Why Forcepoint Acquired Bitglass

You might have missed it if you are in the United States and took a long weekend, but long-time security player Forcepoint acquired one of the few remaining independent cloud access security broker (CASB) vendors, Bitglass, on Monday.

Terms were not disclosed, but Bitglass had raised $150 million in four rounds of investment since it was founded in 2013, most recently a $70 million Series D round in 2019. It should come as no surprise to anyone who watches the secure access service edge (SASE) and CASB markets that Bitglass would be snapped up, but Forcepoint as the acquirer might be a surprise.

Forcepoint’s Backstory

Security firm Forcepoint has led an interesting corporate life but is not as well known as some of its peers. Originally formed in the mid-1990s as a network security reseller, by 2000 the company had started to develop its own products and was successful enough to execute an IPO during the height of the dotcom bubble. The company was then known as Websense, and for the next decade it would build out a suite of Web, email, and data loss prevention (DLP) security appliances, acquiring additional technology as needed along the way.

But by the 2010s, growth had stalled. FY2012 revenue was down year over year, driven by a drop in appliance sales. The company remained relatively profitable, however, and Websense was acquired by private equity firm Vista Equity Partners in May 2013. The purchase price was approximately $1 billion, which was less than three times Websense’s revenue.

Less than two years later, defense contractor Raytheon (NYSE: RTX) acquired an 80% share in Websense from Vista Equity Partners for $1.9 billion. (In 2020, Raytheon acquired the remaining 20% equity in the company for another $588 million.)

In January 2016 Raytheon rebranded Websense as Forcepoint and acquired the security appliance company Stonesoft from Intel Security (Nasdaq: INTC). The newly formed Forcepoint also included Raytheon’s existing security business. The goal was for Raytheon to generate the same success in commercial accounts as it had enjoyed as a leading defense contractor selling into public accounts.

In April 2020, however, Raytheon completed its merger with United Technologies. Raytheon began divesting non-core assets from various business units after that merger. In October 2020, Forcepoint was acquired by private equity firm Francisco Partners. Terms were not disclosed, but Washington Technology has reported that the pricetag was $1.5 billion. That would, of course, be a significant discount on what Raytheon paid.

Forcepoint Looks Ahead

So what is the plan for Forcepoint? The company reported revenue of $658 million (FY2019) before going private last year, and it currently has roughly 2,600 employees. Francisco seems confident that Forcepoint can remain competitive.

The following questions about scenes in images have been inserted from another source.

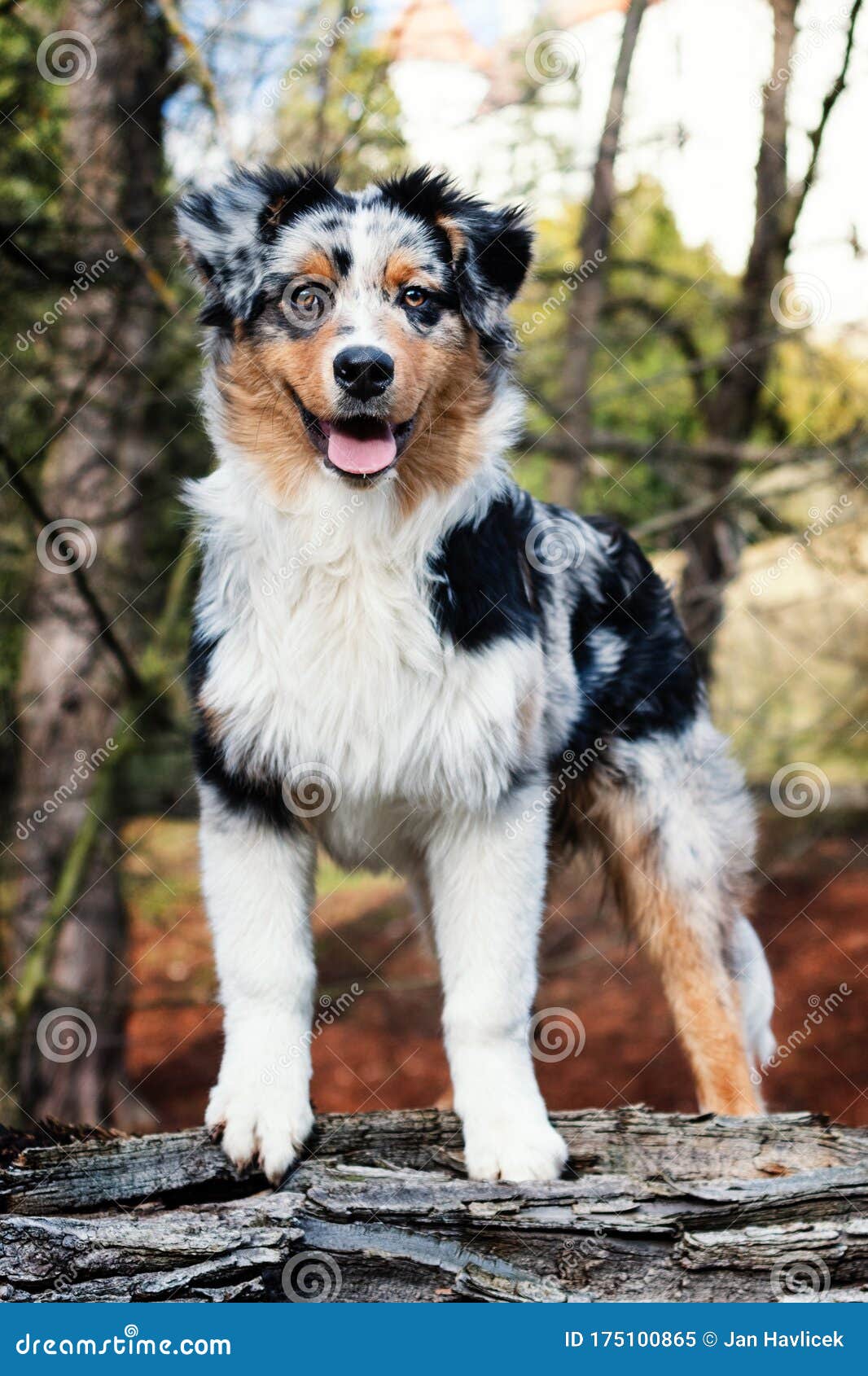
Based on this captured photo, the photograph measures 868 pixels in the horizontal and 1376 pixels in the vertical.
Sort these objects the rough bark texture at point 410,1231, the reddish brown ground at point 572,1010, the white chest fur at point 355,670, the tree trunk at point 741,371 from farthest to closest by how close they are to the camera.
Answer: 1. the reddish brown ground at point 572,1010
2. the tree trunk at point 741,371
3. the white chest fur at point 355,670
4. the rough bark texture at point 410,1231

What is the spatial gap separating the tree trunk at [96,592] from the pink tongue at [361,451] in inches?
139

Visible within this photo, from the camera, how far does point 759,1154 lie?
3.35 meters

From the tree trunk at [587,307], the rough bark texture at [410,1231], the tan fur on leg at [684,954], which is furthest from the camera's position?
the tree trunk at [587,307]

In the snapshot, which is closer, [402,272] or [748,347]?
[402,272]

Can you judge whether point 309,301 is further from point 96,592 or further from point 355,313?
point 96,592

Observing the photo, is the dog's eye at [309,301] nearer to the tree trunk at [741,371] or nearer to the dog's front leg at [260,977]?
the dog's front leg at [260,977]

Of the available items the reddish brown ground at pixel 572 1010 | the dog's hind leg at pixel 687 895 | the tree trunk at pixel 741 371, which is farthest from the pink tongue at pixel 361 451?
the reddish brown ground at pixel 572 1010

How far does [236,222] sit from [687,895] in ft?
9.26

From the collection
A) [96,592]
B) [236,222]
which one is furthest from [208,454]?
[236,222]

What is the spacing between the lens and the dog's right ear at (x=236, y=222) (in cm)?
382

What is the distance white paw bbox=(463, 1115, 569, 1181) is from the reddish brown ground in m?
3.88

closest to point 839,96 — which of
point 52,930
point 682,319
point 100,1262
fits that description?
point 682,319

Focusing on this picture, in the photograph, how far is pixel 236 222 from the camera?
3844mm

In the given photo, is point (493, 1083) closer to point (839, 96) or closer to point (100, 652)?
point (100, 652)
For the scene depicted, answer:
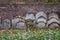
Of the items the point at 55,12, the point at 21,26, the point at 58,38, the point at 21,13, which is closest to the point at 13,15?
the point at 21,13

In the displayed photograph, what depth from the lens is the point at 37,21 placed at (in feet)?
27.4

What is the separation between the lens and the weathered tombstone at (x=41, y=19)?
8.20m

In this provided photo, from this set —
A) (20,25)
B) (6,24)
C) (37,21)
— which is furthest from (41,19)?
(6,24)

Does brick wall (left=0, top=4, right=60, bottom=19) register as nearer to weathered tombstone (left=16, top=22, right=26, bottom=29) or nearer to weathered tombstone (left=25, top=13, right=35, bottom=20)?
weathered tombstone (left=25, top=13, right=35, bottom=20)

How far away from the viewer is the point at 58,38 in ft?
18.2

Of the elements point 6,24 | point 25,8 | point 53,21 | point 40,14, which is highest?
point 25,8

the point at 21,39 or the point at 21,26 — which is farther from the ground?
the point at 21,39

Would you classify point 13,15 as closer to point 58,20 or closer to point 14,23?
point 14,23

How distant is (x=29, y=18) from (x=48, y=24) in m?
0.67

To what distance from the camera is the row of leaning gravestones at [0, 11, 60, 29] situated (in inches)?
320

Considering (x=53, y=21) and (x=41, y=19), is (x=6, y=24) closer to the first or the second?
(x=41, y=19)

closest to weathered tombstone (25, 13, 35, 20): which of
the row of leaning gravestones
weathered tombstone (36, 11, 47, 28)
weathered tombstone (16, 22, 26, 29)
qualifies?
the row of leaning gravestones

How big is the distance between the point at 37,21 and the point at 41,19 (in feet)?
0.49

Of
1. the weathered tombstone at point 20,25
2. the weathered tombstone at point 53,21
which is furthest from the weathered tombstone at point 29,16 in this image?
the weathered tombstone at point 53,21
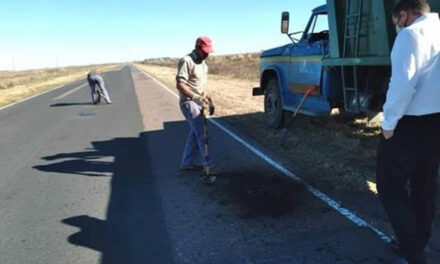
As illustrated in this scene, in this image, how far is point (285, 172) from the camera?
21.7 feet

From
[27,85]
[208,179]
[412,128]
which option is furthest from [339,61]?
[27,85]

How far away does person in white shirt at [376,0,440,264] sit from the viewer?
10.7 ft

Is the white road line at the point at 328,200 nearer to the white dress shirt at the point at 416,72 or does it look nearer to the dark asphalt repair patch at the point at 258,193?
the dark asphalt repair patch at the point at 258,193

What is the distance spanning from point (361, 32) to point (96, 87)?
43.7 feet

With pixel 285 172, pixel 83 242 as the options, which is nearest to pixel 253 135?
pixel 285 172

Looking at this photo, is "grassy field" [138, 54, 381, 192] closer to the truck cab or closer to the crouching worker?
the truck cab

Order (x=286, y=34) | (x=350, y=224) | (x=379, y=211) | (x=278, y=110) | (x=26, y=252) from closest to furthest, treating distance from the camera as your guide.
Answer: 1. (x=26, y=252)
2. (x=350, y=224)
3. (x=379, y=211)
4. (x=286, y=34)
5. (x=278, y=110)

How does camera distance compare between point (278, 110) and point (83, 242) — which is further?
point (278, 110)

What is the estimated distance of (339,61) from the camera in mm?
7102

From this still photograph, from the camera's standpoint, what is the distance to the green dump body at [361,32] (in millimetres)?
5988

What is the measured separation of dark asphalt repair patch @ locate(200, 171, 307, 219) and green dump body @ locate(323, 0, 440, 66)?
2.00 m

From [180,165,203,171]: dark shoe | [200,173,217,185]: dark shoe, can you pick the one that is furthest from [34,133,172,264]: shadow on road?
[200,173,217,185]: dark shoe

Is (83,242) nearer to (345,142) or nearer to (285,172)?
(285,172)

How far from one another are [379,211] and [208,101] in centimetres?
272
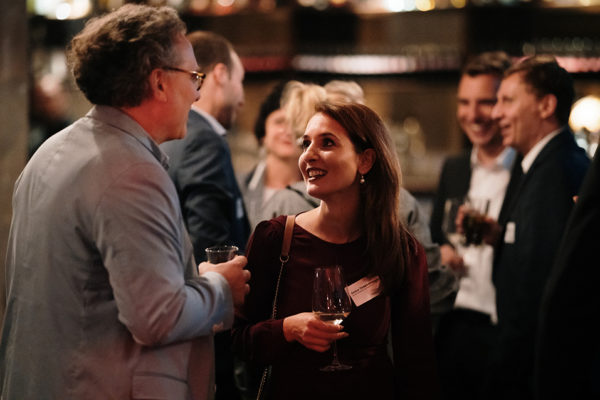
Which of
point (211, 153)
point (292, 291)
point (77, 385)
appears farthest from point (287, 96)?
point (77, 385)

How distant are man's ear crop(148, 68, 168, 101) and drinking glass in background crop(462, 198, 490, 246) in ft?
5.66

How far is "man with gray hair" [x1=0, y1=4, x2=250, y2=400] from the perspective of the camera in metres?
1.75

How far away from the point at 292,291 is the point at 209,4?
17.6ft

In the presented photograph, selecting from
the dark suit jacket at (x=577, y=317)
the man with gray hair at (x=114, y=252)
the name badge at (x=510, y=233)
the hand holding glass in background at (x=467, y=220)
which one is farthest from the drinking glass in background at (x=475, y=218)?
the dark suit jacket at (x=577, y=317)

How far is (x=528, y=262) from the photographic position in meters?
3.07

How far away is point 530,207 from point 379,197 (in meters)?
1.03

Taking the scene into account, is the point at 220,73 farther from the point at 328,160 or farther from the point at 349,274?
the point at 349,274

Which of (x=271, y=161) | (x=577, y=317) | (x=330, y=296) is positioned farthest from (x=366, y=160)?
(x=271, y=161)

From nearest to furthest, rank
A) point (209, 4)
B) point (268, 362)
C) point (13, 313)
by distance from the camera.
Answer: point (13, 313), point (268, 362), point (209, 4)

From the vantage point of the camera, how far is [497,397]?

Since being acquired by Francisco, Forcepoint had already made several acquisitions before the Bitglass announcement this week. These include remote browser isolation vendor Cyberinc in May 2021 and anti-malware vendor Deep Secure in June 2021. Since January, it has also brought in a new CEO (Manny Rivelo) and new sales leadership in the USA (Peter Brant) and EMEA (Myles Bray). And in August 2021 it lured Rees Johnson over from Symantec (now NortonLifeLock, Nasdaq: NLOK) to be Forcepoint’s chief product officer. That seems a critical role for the company going forward.

As the Bitglass acquisition highlights, Forcepoint is betting on SASE to drive future growth. But how will it be bundled, extended, differentiated, and acquired parts integrated? These decisions will fall chiefly on Johnson. As described on Forcepoint’s web page:

“Johnson oversees the company’s entire portfolio including leadership of all product development, management and innovation as well as the strategic integration of the overall product and customer experience to empower Forcepoint’s global customers for success.”

Johnson is a good fit. He had most recently been SVP product management at Symantec but also had long stints at Intel/McAfee and Blue Coat.

One early indication of how Forcepoint plans to differentiate itself in the market is its positioning as a “Data-First SASE” provider. Forcepoint feels strongly that the long, and admittedly impressive, history of its DLP technology can be successfully leveraged throughout its SASE portfolio. This will no doubt extend to its new Bitglass products, although given overlap in portfolios, we would expect some Bitglass products (e.g., secure Web Gateways, or SWG) to be retired.